GIVEN INSTRUCTION = Reproduce the lines between the line holding "At what distance from window" and the line holding "Answer: (118,7), (51,18), (2,18), (159,164)", inclusive, swapping "camera" for "lens" and leaving everything else unchanged.

Records in a dataset
-=-=-

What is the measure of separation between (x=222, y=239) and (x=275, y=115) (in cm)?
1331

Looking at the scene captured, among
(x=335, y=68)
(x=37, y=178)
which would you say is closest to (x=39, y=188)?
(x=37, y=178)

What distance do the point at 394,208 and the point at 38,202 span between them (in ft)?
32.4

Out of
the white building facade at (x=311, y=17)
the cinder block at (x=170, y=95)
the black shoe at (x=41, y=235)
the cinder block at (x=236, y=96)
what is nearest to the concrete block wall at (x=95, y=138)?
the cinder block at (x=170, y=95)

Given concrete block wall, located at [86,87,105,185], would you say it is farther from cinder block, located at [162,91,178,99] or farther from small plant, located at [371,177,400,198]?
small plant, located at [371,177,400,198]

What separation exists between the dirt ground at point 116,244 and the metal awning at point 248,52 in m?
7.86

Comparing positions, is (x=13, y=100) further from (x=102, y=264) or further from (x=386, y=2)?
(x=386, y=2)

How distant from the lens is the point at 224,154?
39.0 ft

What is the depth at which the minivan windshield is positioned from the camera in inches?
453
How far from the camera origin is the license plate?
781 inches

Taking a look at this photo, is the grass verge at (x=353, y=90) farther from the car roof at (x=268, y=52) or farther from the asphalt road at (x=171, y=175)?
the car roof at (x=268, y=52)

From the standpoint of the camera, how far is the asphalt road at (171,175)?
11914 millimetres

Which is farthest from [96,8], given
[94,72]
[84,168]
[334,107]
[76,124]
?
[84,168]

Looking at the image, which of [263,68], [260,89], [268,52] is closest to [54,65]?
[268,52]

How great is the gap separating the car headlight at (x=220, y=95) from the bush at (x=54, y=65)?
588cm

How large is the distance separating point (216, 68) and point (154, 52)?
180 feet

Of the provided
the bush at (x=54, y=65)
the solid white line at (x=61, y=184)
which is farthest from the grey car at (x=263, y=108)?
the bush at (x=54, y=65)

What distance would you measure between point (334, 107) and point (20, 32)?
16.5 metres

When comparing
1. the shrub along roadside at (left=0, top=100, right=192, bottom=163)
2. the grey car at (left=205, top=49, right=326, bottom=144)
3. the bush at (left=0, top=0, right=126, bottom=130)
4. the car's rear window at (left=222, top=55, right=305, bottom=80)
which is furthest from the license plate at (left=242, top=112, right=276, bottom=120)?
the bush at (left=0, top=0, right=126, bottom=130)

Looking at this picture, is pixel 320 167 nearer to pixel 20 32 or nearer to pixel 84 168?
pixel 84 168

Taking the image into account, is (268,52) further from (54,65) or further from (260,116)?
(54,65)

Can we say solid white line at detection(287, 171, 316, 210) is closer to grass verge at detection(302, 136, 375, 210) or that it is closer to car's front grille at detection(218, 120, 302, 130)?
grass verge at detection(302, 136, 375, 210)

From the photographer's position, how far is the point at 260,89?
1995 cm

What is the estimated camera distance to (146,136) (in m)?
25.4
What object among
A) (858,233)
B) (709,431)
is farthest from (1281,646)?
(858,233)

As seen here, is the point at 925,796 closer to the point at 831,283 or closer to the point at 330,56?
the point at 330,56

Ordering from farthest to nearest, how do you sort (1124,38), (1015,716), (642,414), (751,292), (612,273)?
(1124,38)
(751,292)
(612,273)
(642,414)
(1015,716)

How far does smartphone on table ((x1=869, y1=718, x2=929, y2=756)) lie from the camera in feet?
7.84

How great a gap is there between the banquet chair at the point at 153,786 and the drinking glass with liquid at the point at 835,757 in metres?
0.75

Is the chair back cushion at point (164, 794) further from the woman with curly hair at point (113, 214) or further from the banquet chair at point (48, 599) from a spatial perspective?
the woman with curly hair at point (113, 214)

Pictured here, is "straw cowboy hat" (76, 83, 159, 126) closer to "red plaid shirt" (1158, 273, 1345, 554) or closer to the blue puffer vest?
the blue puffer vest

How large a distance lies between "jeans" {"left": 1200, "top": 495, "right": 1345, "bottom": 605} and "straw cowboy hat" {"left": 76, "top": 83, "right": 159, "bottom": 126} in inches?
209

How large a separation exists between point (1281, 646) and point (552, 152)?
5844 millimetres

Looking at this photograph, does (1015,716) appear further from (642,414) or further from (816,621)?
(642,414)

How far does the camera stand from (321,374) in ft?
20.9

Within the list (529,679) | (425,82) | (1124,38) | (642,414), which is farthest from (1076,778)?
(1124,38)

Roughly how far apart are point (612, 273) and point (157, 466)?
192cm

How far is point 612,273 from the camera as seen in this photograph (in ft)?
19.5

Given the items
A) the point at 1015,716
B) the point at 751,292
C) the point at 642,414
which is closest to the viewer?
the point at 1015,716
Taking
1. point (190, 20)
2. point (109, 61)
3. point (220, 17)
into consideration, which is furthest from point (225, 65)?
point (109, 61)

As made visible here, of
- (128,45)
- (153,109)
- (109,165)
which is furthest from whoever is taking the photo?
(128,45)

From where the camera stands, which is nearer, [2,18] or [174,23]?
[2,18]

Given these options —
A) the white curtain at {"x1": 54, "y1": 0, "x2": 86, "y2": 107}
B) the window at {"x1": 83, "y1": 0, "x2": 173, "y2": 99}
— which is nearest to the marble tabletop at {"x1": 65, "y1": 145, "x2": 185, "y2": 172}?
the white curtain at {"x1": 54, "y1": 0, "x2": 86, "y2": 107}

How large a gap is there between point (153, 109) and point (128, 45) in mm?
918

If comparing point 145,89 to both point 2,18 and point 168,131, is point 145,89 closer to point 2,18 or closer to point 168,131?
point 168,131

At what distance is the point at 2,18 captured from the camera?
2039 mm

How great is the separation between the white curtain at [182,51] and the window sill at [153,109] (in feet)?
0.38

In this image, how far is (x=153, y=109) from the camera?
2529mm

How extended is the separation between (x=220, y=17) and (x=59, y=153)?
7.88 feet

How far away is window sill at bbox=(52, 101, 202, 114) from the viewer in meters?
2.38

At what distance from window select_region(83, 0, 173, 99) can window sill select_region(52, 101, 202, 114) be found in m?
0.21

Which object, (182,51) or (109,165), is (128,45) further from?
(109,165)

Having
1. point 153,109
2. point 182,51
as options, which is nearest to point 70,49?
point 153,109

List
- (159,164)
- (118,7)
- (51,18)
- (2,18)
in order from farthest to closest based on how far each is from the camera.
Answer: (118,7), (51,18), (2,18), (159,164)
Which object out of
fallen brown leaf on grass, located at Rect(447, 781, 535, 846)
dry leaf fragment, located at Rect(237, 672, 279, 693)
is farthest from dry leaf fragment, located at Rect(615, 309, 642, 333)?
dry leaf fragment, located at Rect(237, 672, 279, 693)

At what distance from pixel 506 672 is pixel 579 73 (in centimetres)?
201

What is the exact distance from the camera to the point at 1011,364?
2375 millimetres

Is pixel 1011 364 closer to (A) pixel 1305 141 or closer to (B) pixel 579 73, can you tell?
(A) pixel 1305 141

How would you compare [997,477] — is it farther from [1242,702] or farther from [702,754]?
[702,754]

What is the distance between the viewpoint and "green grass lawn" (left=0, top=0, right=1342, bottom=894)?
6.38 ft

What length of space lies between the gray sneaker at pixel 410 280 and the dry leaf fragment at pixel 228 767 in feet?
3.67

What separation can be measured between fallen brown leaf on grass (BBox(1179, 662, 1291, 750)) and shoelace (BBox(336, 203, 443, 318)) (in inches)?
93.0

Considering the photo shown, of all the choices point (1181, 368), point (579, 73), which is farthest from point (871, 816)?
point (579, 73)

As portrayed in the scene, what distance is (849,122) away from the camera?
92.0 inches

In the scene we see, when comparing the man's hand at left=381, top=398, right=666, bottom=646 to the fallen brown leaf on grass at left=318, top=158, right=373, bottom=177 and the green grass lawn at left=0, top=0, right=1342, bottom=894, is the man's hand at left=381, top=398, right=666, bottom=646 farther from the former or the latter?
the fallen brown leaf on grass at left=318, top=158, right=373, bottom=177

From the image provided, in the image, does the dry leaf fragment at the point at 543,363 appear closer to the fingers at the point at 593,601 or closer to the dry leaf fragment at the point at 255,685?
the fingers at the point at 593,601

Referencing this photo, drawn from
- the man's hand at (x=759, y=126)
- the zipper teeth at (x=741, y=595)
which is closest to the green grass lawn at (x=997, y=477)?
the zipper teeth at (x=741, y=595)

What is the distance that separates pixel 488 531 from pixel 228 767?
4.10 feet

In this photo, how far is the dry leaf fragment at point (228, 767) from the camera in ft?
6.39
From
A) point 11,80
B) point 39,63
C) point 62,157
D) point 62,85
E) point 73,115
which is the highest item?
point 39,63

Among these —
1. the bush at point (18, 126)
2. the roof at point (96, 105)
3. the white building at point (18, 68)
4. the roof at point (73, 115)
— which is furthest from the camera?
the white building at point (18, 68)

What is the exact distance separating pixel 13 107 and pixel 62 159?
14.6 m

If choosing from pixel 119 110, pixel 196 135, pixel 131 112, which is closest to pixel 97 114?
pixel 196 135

-=-=-

RESULT BELOW =
At what distance from window select_region(83, 0, 173, 99) can window sill select_region(52, 101, 202, 114) be found in m?
0.21

Which object, (182,51) or (109,165), is (128,45) further from?
(109,165)

Having
1. point 153,109
2. point 182,51
as options, which is nearest to point 70,49?
point 153,109

List
- (159,164)
- (118,7)
- (51,18)
- (2,18)
in order from farthest to closest based on how far each is from the lens.
Answer: (118,7), (51,18), (2,18), (159,164)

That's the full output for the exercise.